Kavramlar Ansiklopedisi | Kategoriler | Konular
Cennet Bahçesi veya Cehennem Çukuru Âile Hayatı Aile; Bireyden Cemaate, Düzensizlikten Nizama, Günahlardan İbadete Geçiş
Cennet Bahçesi veya Cehennem Çukuru
Cennet Bahçesi veya Cehennem Çukuru: Âile Hayatı
Aile; Bireyden Cemaate, Düzensizlikten Nizama,
Günahlardan İbadete Geçiş:
Aile, kişinin kendilerinden
sorumlu olduğu eşi, varsa çocukları, ev halkı, yani yakın akrabalardan oluşan
insan toplumudur. Müslüman için aile, bir sosyal müessese olduğu gibi, aynı
zamanda İslâmî bir kurumdur. Nikâh, iki müslümanın İslâmî kurallar çerçevesinde
bir araya gelmesidir. Aile, erkeğin eksiklerinin kadınla; kadının eksiklerinin
de erkekle tamamlandığı, birbirlerinin ihtiyaçlarının temin edildiği, iki cinsi
kaynaştıran bir kurumdur. Aile, erkek ve kadını asil bir duygu ve heyecanla
birleştiren, bedeni sükûna, ruhu huzura erdiren bir müessesedir. Aile, toplum
eğitimi yaptırarak, kişiyi toplum hayatına hazırlayan sevgi, saygı, şefkat,
fedakârlık ve birlik ocağıdır. Aile yuvası okuldur, mesciddir; huzur evi ve
çocuk yuvasıdır. Hammadde halindeki küçük yavruların her yönden büyümesini
sağlayan, onların şahsiyet sahibi bir insan, Allah'a kulluk bilincine ulaşan bir
müslüman ve İslâm toplumunun sağlıklı bir üyesi olmaları için yetiştirip
geliştiren bir fabrikadır.

* Kayıtlı Veriler *

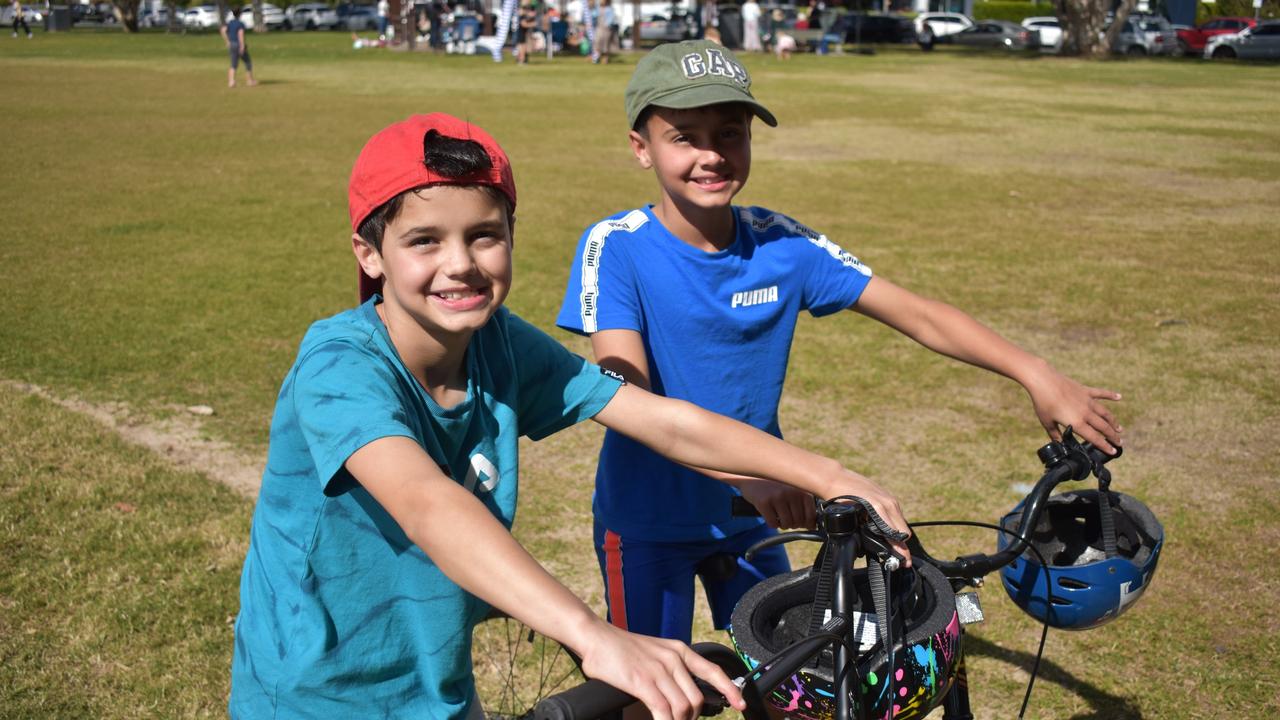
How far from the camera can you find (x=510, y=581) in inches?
66.4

* Alıştırma Yönergesi *
Aile hayatı metnini hiçbir değişiklik yapmadan baştan sona yeniden yazın. Veriler başka bir kaynaktan alınmıştır.

* Sorunun Cevabı *
Kavramlar Ansiklopedisi | Kategoriler | Konular
Cennet Bahçesi veya Cehennem Çukuru Âile Hayatı Aile; Bireyden Cemaate, Düzensizlikten Nizama, Günahlardan İbadete Geçiş
Cennet Bahçesi veya Cehennem Çukuru
Cennet Bahçesi veya Cehennem Çukuru: Âile Hayatı
Aile; Bireyden Cemaate, Düzensizlikten Nizama,
Günahlardan İbadete Geçiş:
Aile, kişinin kendilerinden
sorumlu olduğu eşi, varsa çocukları, ev halkı, yani yakın akrabalardan oluşan
insan toplumudur. Müslüman için aile, bir sosyal müessese olduğu gibi, aynı
zamanda İslâmî bir kurumdur. Nikâh, iki müslümanın İslâmî kurallar çerçevesinde
bir araya gelmesidir. Aile, erkeğin eksiklerinin kadınla; kadının eksiklerinin
de erkekle tamamlandığı, birbirlerinin ihtiyaçlarının temin edildiği, iki cinsi
kaynaştıran bir kurumdur. Aile, erkek ve kadını asil bir duygu ve heyecanla
birleştiren, bedeni sükûna, ruhu huzura erdiren bir müessesedir. Aile, toplum
eğitimi yaptırarak, kişiyi toplum hayatına hazırlayan sevgi, saygı, şefkat,
fedakârlık ve birlik ocağıdır. Aile yuvası okuldur, mesciddir; huzur evi ve
çocuk yuvasıdır. Hammadde halindeki küçük yavruların her yönden büyümesini
sağlayan, onların şahsiyet sahibi bir insan, Allah'a kulluk bilincine ulaşan bir
müslüman ve İslâm toplumunun sağlıklı bir üyesi olmaları için yetiştirip
geliştiren bir fabrikadır.